EXTRACTED MATERIAL.
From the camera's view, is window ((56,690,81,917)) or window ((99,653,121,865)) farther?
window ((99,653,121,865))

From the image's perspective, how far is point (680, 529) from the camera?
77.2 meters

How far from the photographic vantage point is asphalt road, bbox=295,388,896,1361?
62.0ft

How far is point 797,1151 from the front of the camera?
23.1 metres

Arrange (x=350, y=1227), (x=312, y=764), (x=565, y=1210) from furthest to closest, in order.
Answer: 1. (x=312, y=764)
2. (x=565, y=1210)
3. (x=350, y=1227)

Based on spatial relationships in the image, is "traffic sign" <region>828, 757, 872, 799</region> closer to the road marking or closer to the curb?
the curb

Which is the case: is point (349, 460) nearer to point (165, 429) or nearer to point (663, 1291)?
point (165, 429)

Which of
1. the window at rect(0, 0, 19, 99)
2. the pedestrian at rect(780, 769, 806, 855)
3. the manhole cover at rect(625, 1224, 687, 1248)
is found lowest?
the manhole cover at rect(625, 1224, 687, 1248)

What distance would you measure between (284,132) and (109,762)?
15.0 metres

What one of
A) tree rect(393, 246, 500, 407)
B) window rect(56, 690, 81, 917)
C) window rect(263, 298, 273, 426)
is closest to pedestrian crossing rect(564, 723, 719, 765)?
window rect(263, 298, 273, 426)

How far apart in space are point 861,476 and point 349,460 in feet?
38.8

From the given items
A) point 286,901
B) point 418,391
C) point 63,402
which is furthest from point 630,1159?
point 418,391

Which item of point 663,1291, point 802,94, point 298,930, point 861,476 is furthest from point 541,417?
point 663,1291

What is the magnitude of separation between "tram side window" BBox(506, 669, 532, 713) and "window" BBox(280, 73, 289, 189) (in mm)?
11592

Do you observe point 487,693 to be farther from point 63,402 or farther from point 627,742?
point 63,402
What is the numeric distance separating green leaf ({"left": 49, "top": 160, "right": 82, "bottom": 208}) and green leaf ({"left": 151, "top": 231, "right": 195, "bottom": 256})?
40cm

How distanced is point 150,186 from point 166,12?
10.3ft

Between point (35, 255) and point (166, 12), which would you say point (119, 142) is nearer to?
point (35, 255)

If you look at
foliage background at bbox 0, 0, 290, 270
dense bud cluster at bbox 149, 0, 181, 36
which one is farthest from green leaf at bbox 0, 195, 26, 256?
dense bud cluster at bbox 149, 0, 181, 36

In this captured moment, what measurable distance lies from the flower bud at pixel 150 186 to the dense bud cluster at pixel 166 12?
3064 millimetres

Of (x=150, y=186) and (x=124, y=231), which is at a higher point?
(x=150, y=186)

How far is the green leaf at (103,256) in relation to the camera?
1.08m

TASK DIRECTIONS. Copy out all of the records above, word for word and unchanged.

THE SOLUTION.
From the camera's view, is window ((56,690,81,917)) or window ((99,653,121,865)) farther?
window ((99,653,121,865))

From the image's perspective, how far is point (680, 529) from the camera?
77.2 meters

How far from the photographic vantage point is asphalt road, bbox=295,388,896,1361?
62.0ft

How far is point 797,1151 from the front of the camera?
23.1 metres

Arrange (x=350, y=1227), (x=312, y=764), (x=565, y=1210) from furthest to closest, in order.
Answer: 1. (x=312, y=764)
2. (x=565, y=1210)
3. (x=350, y=1227)

Based on spatial relationships in the image, is "traffic sign" <region>828, 757, 872, 799</region> closer to the road marking or closer to the curb?
the curb

Which is the case: is point (349, 460) nearer to point (165, 429) or nearer to point (663, 1291)?
point (165, 429)

Which of
1. the window at rect(0, 0, 19, 99)
2. the pedestrian at rect(780, 769, 806, 855)
3. the manhole cover at rect(625, 1224, 687, 1248)
is found lowest?
the manhole cover at rect(625, 1224, 687, 1248)

What distance would you measure between (284,132) and (109,762)?
15.0 metres

What one of
A) tree rect(393, 246, 500, 407)
B) window rect(56, 690, 81, 917)
C) window rect(263, 298, 273, 426)
is closest to pedestrian crossing rect(564, 723, 719, 765)?
window rect(263, 298, 273, 426)

How far apart in space are point 861,476 and point 349,460 in feet?
38.8

From the given items
A) point 286,901
B) point 418,391
C) point 63,402
which is furthest from point 630,1159?
point 418,391

Which item of point 663,1291, point 802,94, point 298,930, point 861,476 is furthest from point 541,417?
point 663,1291

What is the magnitude of separation between "tram side window" BBox(506, 669, 532, 713) and "window" BBox(280, 73, 289, 189) (in mm)?
11592

Do you observe point 487,693 to be farther from point 63,402 or farther from point 627,742?
point 63,402
What is the numeric distance separating green leaf ({"left": 49, "top": 160, "right": 82, "bottom": 208}) and green leaf ({"left": 151, "top": 231, "right": 195, "bottom": 256})?
40cm

How distanced is point 150,186 from point 166,12?
10.3ft

Between point (35, 255) and point (166, 12), which would you say point (119, 142) is nearer to?
point (35, 255)

If you look at
foliage background at bbox 0, 0, 290, 270
dense bud cluster at bbox 149, 0, 181, 36
which one is farthest from green leaf at bbox 0, 195, 26, 256?
dense bud cluster at bbox 149, 0, 181, 36

In this captured moment, what measurable distance lies from the flower bud at pixel 150 186 to the dense bud cluster at pixel 166 12?
3064 millimetres

Of (x=150, y=186) and (x=124, y=231), which is at a higher point?
(x=150, y=186)

How far is the green leaf at (103,256) in relation to the camera?
1.08m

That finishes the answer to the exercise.